▶ **WHAT THE TASK REQUIRES**:
Return every line of the material exactly.

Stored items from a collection
.....
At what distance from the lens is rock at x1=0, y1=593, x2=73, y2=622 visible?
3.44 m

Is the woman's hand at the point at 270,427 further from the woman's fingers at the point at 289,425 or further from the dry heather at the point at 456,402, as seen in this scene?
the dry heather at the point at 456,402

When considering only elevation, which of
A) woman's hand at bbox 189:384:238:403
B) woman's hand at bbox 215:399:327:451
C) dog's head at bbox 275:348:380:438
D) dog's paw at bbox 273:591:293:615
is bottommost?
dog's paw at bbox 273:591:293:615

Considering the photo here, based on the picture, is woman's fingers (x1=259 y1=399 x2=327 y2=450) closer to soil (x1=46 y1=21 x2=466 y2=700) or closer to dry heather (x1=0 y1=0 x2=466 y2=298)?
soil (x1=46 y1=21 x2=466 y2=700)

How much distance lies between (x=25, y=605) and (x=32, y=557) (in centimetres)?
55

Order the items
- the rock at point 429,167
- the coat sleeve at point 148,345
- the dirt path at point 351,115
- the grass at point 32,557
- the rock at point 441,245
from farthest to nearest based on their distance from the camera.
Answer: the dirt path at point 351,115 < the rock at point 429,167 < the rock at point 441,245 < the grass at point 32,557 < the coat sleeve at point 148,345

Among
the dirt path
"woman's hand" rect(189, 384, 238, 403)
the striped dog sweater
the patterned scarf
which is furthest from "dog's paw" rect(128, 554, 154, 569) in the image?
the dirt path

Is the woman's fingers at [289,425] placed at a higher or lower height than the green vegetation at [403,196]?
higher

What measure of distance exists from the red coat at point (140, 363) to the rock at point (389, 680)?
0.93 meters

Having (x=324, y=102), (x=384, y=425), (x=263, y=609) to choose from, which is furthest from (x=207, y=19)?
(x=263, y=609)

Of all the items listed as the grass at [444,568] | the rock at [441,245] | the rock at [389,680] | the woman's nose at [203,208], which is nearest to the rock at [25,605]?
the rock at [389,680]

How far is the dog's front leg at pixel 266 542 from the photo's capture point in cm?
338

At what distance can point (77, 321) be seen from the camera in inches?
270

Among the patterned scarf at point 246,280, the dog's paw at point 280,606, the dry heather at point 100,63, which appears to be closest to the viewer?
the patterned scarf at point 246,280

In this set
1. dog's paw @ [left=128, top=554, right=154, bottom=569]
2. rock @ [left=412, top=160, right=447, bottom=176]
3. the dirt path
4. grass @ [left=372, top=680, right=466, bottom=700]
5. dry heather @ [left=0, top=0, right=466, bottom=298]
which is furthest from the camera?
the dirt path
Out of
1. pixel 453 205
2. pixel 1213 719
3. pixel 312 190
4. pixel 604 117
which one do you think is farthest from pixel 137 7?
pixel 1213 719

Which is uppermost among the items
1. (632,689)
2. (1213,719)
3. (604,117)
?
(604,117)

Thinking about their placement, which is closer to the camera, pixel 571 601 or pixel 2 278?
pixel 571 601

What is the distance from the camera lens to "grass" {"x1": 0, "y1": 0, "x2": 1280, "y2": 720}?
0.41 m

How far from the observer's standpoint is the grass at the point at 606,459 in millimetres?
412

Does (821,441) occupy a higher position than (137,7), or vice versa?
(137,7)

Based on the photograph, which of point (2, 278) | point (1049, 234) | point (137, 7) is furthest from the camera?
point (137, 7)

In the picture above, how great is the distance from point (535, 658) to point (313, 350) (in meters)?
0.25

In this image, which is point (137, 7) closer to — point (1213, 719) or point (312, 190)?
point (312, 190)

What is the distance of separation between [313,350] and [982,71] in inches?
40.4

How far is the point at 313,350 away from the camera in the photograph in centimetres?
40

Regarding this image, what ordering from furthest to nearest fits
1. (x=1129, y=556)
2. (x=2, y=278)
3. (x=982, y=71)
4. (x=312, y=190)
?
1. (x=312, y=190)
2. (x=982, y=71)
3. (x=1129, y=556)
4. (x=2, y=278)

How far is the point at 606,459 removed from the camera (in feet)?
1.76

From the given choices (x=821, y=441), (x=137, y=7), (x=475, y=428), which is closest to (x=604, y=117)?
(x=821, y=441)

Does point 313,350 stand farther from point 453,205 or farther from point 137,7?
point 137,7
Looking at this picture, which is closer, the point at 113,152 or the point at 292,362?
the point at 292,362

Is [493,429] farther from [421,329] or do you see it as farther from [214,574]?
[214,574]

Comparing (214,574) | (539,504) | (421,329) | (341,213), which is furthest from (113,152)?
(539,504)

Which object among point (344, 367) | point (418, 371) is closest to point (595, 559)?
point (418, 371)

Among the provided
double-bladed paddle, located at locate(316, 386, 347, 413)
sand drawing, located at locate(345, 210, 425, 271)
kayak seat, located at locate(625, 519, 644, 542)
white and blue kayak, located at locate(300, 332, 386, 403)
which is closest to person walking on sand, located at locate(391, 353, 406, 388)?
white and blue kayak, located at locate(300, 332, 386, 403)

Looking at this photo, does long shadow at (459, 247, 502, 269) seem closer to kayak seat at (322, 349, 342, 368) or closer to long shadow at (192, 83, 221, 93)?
.....
▶ **RESPONSE BELOW**:
At what distance from the lens is rock at x1=0, y1=593, x2=73, y2=622 visible?
3.44 m

Is the woman's hand at the point at 270,427 further from the woman's fingers at the point at 289,425 or further from the dry heather at the point at 456,402, as seen in this scene?
the dry heather at the point at 456,402

When considering only elevation, which of
A) woman's hand at bbox 189:384:238:403
B) woman's hand at bbox 215:399:327:451
C) dog's head at bbox 275:348:380:438
D) dog's paw at bbox 273:591:293:615
is bottommost?
dog's paw at bbox 273:591:293:615

Considering the photo here, based on the picture, is woman's fingers (x1=259 y1=399 x2=327 y2=450) closer to soil (x1=46 y1=21 x2=466 y2=700) or closer to dry heather (x1=0 y1=0 x2=466 y2=298)?
soil (x1=46 y1=21 x2=466 y2=700)

How much distance lies between (x=25, y=605) and (x=32, y=557) (in centimetres)?
55

Order the items
- the rock at point 429,167
- the coat sleeve at point 148,345
- the dirt path at point 351,115
- the grass at point 32,557
- the rock at point 441,245
from farthest to nearest based on their distance from the camera.
Answer: the dirt path at point 351,115 < the rock at point 429,167 < the rock at point 441,245 < the grass at point 32,557 < the coat sleeve at point 148,345

Among
the dirt path
"woman's hand" rect(189, 384, 238, 403)
the striped dog sweater
the patterned scarf
which is furthest from "dog's paw" rect(128, 554, 154, 569) in the image?
the dirt path

Is the woman's fingers at [289,425] placed at a higher or lower height than the green vegetation at [403,196]?
higher

What measure of distance exists from the red coat at point (140, 363) to the rock at point (389, 680)?
0.93 meters

Having (x=324, y=102), (x=384, y=425), (x=263, y=609) to choose from, which is furthest from (x=207, y=19)?
(x=263, y=609)

Of all the items listed as the grass at [444,568] | the rock at [441,245] | the rock at [389,680] | the woman's nose at [203,208], which is nearest to the rock at [25,605]?
the rock at [389,680]

How far is the dog's front leg at pixel 266 542 from the photo's capture point in cm?
338

At what distance can point (77, 321) be seen from the camera in inches?
270

Among the patterned scarf at point 246,280, the dog's paw at point 280,606, the dry heather at point 100,63, which appears to be closest to the viewer?
the patterned scarf at point 246,280

In this set
1. dog's paw @ [left=128, top=554, right=154, bottom=569]
2. rock @ [left=412, top=160, right=447, bottom=176]
3. the dirt path
4. grass @ [left=372, top=680, right=466, bottom=700]
5. dry heather @ [left=0, top=0, right=466, bottom=298]
which is furthest from the camera?
the dirt path
Out of
1. pixel 453 205
2. pixel 1213 719
3. pixel 312 190
4. pixel 604 117
which one do you think is farthest from pixel 137 7?
pixel 1213 719

Which is uppermost among the items
1. (632,689)
2. (1213,719)
3. (604,117)
?
(604,117)

Thinking about their placement, which is closer to the camera, pixel 571 601 or pixel 2 278?
pixel 571 601

What is the distance from the camera lens to "grass" {"x1": 0, "y1": 0, "x2": 1280, "y2": 720}?
0.41 m

How far from the observer's standpoint is the grass at the point at 606,459 in millimetres?
412

Does (821,441) occupy a higher position than (137,7), or vice versa?
(137,7)

Based on the photograph, which of point (2, 278) | point (1049, 234) | point (137, 7) is furthest from the camera?
point (137, 7)

In the picture above, how great is the distance from point (535, 658) to point (313, 350) (in meters)?
0.25

In this image, which is point (137, 7) closer to — point (1213, 719) or point (312, 190)?
point (312, 190)

What is the distance of separation between [313,350] and [982,71] in inches?
40.4

How far is the point at 313,350 away from the camera in the photograph in centimetres?
40

Regarding this image, what ordering from furthest to nearest fits
1. (x=1129, y=556)
2. (x=2, y=278)
3. (x=982, y=71)
4. (x=312, y=190)
?
1. (x=312, y=190)
2. (x=982, y=71)
3. (x=1129, y=556)
4. (x=2, y=278)

How far is the point at 606,459 removed from the camera (in feet)?
1.76

From the given choices (x=821, y=441), (x=137, y=7), (x=475, y=428), which is closest to (x=604, y=117)?
(x=821, y=441)

Does point 313,350 stand farther from point 453,205 or farther from point 137,7?
point 137,7
Looking at this picture, which is closer, the point at 113,152 or the point at 292,362?
the point at 292,362

Is [493,429] farther from [421,329] or do you see it as farther from [214,574]?
[214,574]

Comparing (214,574) | (539,504) | (421,329) | (341,213), which is furthest from (113,152)?
(539,504)

Which object among point (344, 367) | point (418, 371) is closest to point (595, 559)?
point (418, 371)

Among the provided
double-bladed paddle, located at locate(316, 386, 347, 413)
sand drawing, located at locate(345, 210, 425, 271)
kayak seat, located at locate(625, 519, 644, 542)
white and blue kayak, located at locate(300, 332, 386, 403)
which is closest to person walking on sand, located at locate(391, 353, 406, 388)?
white and blue kayak, located at locate(300, 332, 386, 403)

Looking at this photo, does long shadow at (459, 247, 502, 269) seem closer to kayak seat at (322, 349, 342, 368) or closer to long shadow at (192, 83, 221, 93)?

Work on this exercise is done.